● Отрывок

Комментарии к Повести о Бове-королевиче
Первый раз повесть о Бове-королевиче упоминается в одном московском источнике второй четверти XVII века. Списки памятника относятся к еще более позднему времени. Однако есть все основания считать, что он стал популярным очень рано, о чем свидетельствует великорусский именослов. Так, среди «мирских имен» (или прозвищ) начиная с XVI века имя Бова не было исключительно редким, среди реальных людей встречались и другие, носившие имена персонажей сказания. Так, в 1604 г. из Москвы в Нижний Новгород вез государеву грамоту некий Лукопер Озеров.
Интересно, что некоторые из имен героев повести, использовал в своих сказках А.С. Пушкин, поэтому они хорошо знакомы практически всем нашим соотечественникам. Среди них – цари Гвидон, Дадон, Салтан. В детстве поэт слышал историю о Бове от своей бабки Марьи Алексеевны Ганнибал, о чем, в частности, вспоминал в стихотворении «Сон».
Ах! умолчу ль о мамушке моей,
О прелести таинственных ночей,
Когда в чепце, в старинном одеянье,
Она, духов молитвой уклоня,
С усердием перекрестит меня
И шепотом рассказывать мне станет
О мертвецах, о подвигах Бовы…
Терялся я в порыве сладких дум;
В глуши лесной, средь муромских пустыней
Встречал лихих Полканов и Добрыней,
И в вымыслах носился юный ум…
Потом Пушкин скорее всего читал текст, так как сказка с конца XVIII века издавалась в лубочном виде. В юности он написал длинное стихотворение, которое так и называется «Бова». В дальнейшем внимание Пушкина к этому сказанию проявилось в различных его произведениях, летом 1825 года он даже составляет план новой поэмы о Бове и делает набросок семи начальных строк.
Вообще, из рыцарских романов и авантюрных повестей, вошедших в русскую литературу в допетровское время, на долю «Бовы-королевича» выпал наибольший успех. Число известных рукописей, которые содержат это произведение, приближается к сотне. Кроме того, известно свыше двухсот лубочных изданий «Бовы» – последние из них выпускались даже после революции, в 1918 году.
Скорее всего, у современного читателя повесть не вызовет особого интереса – слишком сказочной, баснословной она стала в процессе устной передачи. Чего стоит, например, рассказ о том, как семилетний мальчик в сражениях побивает многотысячные войска и, вообще ведет себя, иногда совершенно не соответствуя своему возрасту. К тому же, приключения главного героя тривиальны, все сюжетные ходы с тех пор использовались в литературе множество раз во всевозможных вариациях. Интерес может представлять нечто совершенно иное, а именно разговорный язык, которым записан пересказ повести. Он достаточно близок к современному русскому и понимается без проблем, но встречаются слова и выражения, которые теперь вышли из употребления и требуют комментариев. Приглядимся к некоторым из них.

(Записи с разметкой областей)
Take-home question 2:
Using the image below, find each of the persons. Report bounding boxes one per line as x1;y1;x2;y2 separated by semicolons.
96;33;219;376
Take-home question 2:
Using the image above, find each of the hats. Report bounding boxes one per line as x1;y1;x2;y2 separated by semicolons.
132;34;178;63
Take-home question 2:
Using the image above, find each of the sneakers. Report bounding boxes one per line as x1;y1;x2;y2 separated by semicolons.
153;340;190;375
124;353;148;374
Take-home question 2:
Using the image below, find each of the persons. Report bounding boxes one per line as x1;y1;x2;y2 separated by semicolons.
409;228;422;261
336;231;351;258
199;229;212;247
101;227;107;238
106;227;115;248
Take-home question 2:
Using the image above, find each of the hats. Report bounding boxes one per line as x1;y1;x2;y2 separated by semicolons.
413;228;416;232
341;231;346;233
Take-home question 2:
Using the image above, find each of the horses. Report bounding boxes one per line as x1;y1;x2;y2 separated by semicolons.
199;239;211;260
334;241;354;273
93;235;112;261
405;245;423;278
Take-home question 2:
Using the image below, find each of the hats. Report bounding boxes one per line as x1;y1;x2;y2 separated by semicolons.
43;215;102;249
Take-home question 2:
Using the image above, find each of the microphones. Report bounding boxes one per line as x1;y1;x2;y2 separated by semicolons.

● Задание
Ответьте по отрывку о повести про Бову-королевича:
1. Кто в 1604 году вез государеву грамоту из Москвы в Нижний Новгород?
2. От кого Пушкин в детстве слышал историю о Бове?
3. В каком году выпускались последние лубочные издания «Бовы»?
Записи здесь ни при чем.

● Ответ
1. Некий Лукопер Озеров.
2. От своей бабки Марьи Алексеевны Ганнибал.
3. В 1918 году.